(To-do list):
1 - Can you sum up the run API documentation in two sentences?
2 - Can you pull out every line of the entries that contains the string "baseboard"? Case counts.

(Document):

Any values that are not specified will not be modified.

PARAMETERS
run (Optional[str | ``:class:`~mcli.api.model.run.Run` ``]) – A run or run name to update. Using Run objects is most efficient. See the note below.

update_run_data (Dict[str, Any]) – DEPRECATED: Use the individual named-arguments instead. The data to update the run with. This can include preemptible, priority, maxRetries, and retryOnSystemFailure

preemptible (bool) – Update whether the run can be stopped and re-queued by higher priority jobs; default is False

priority (str) – Update the priority of the run to low, medium, or high; default is medium

max_retries (int) – Update the max number of times the run can be retried; default is 0

retry_on_system_failure (bool) – Update whether the run should be retried on system failure (i.e. a node failure); default is False

timeout (Optional[float]) – Time, in seconds, in which the call should complete. If the call takes too long, a TimeoutError will be raised. If future is True, this value will be ignored.

max_duration – Update the max time that a run can run for (in hours).

future (bool) – Return the output as a Future. If True, the call to update_run() will return immediately and the request will be processed in the background. This takes precedence over the timeout argument. To get the list of Run output, use return_value.result() with an optional timeout argument.

RAISES
MAPIException – Raised if updating the requested run failed

RETURNS
If future is False – Updated Run object

Otherwise – A Future for the list

Stopping runs
mcli.api.runs.stop_run(run, *, timeout=10, future=False)[source]
Stop a run

Stop a run currently running in the MosaicML platform.

PARAMETERS
run (Optional[str | ``:class:`~mcli.api.model.run.Run` ``]) – A run or run name to stop. Using Run objects is most efficient. See the note below.

timeout (Optional[float]) – Time, in seconds, in which the call should complete. If the call takes too long, a TimeoutError will be raised. If future is True, this value will be ignored.

future (bool) – Return the output as a Future. If True, the call to stop_run() will return immediately and the request will be processed in the background. This takes precedence over the timeout argument. To get the list of Run output, use return_value.result() with an optional timeout argument.

RAISES
MAPIException – Raised if stopping the requested runs failed A successfully stopped run will have the status `RunStatus.STOPPED`

RETURNS
If future is False – Stopped Run object

Otherwise – A Future for the object

mcli.api.runs.stop_runs(runs, *, timeout=10, future=False)[source]
Stop a list of runs

Stop a list of runs currently running in the MosaicML platform.

PARAMETERS
runs (Optional[List[str] | List[Run ]]) – A list of runs or run names to stop. Using Run objects is most efficient. See the note below.

timeout (Optional[float]) – Time, in seconds, in which the call should complete. If the call takes too long, a TimeoutError will be raised. If future is True, this value will be ignored.

future (bool) – Return the output as a Future. If True, the call to stop_runs() will return immediately and the request will be processed in the background. This takes precedence over the timeout argument. To get the list of Run output, use return_value.result() with an optional timeout argument.

RAISES
MAPIException – Raised if stopping any of the requested runs failed. All successfully stopped runs will have the status `RunStatus.STOPPED`. You can freely retry any stopped and unstopped runs if this error is raised due to a connection issue.

(The data):
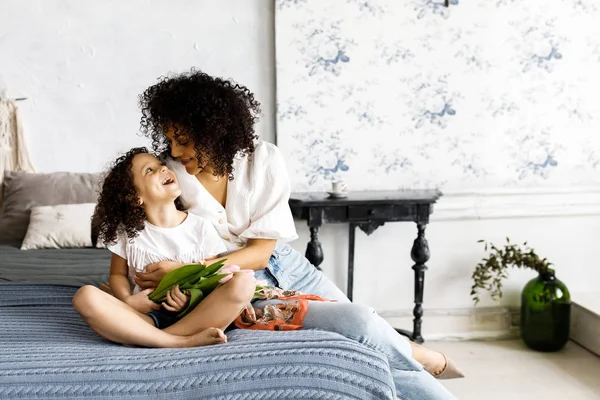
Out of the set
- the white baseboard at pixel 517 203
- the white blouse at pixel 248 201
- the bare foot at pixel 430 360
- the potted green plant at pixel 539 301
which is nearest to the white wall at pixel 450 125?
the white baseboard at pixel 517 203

==

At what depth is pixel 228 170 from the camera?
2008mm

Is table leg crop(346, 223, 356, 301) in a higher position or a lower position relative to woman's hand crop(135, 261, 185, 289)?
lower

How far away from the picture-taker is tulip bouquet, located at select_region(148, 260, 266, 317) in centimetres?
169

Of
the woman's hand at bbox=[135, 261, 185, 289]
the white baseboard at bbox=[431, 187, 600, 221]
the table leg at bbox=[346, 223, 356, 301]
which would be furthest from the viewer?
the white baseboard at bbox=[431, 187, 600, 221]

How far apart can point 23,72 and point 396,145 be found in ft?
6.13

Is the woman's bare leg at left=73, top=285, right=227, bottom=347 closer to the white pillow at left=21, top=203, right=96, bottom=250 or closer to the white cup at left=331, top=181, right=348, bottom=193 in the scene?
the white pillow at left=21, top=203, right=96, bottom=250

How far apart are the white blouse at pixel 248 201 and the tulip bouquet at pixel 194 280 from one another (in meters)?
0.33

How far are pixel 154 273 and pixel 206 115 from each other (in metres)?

---

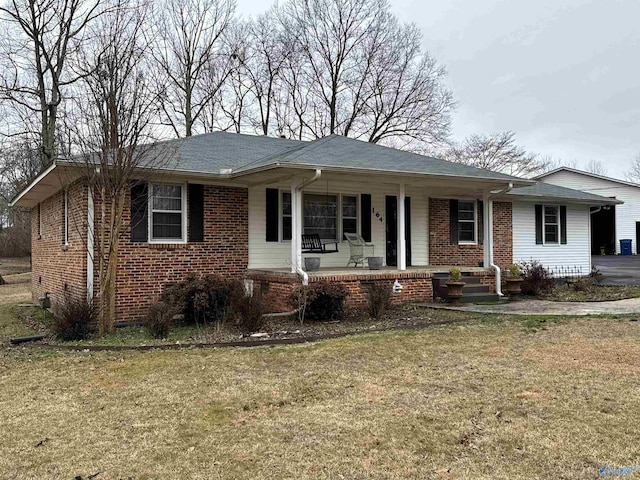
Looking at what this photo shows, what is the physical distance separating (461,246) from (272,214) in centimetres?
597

(Replies):
1 - The documentation describes update_run(), which can change a run's preemptibility, priority, maximum retries, retry-on-system-failure setting and maximum duration, and it leaves any values that are not specified unmodified. It also covers stop_run() and stop_runs(), which stop a single run or a list of runs currently running in the MosaicML platform, accept timeout and future arguments, and raise MAPIException if stopping fails.

2 -
- the white baseboard at pixel 517 203
the white baseboard at pixel 517 203
the white baseboard at bbox=[431, 187, 600, 221]
the white baseboard at bbox=[431, 187, 600, 221]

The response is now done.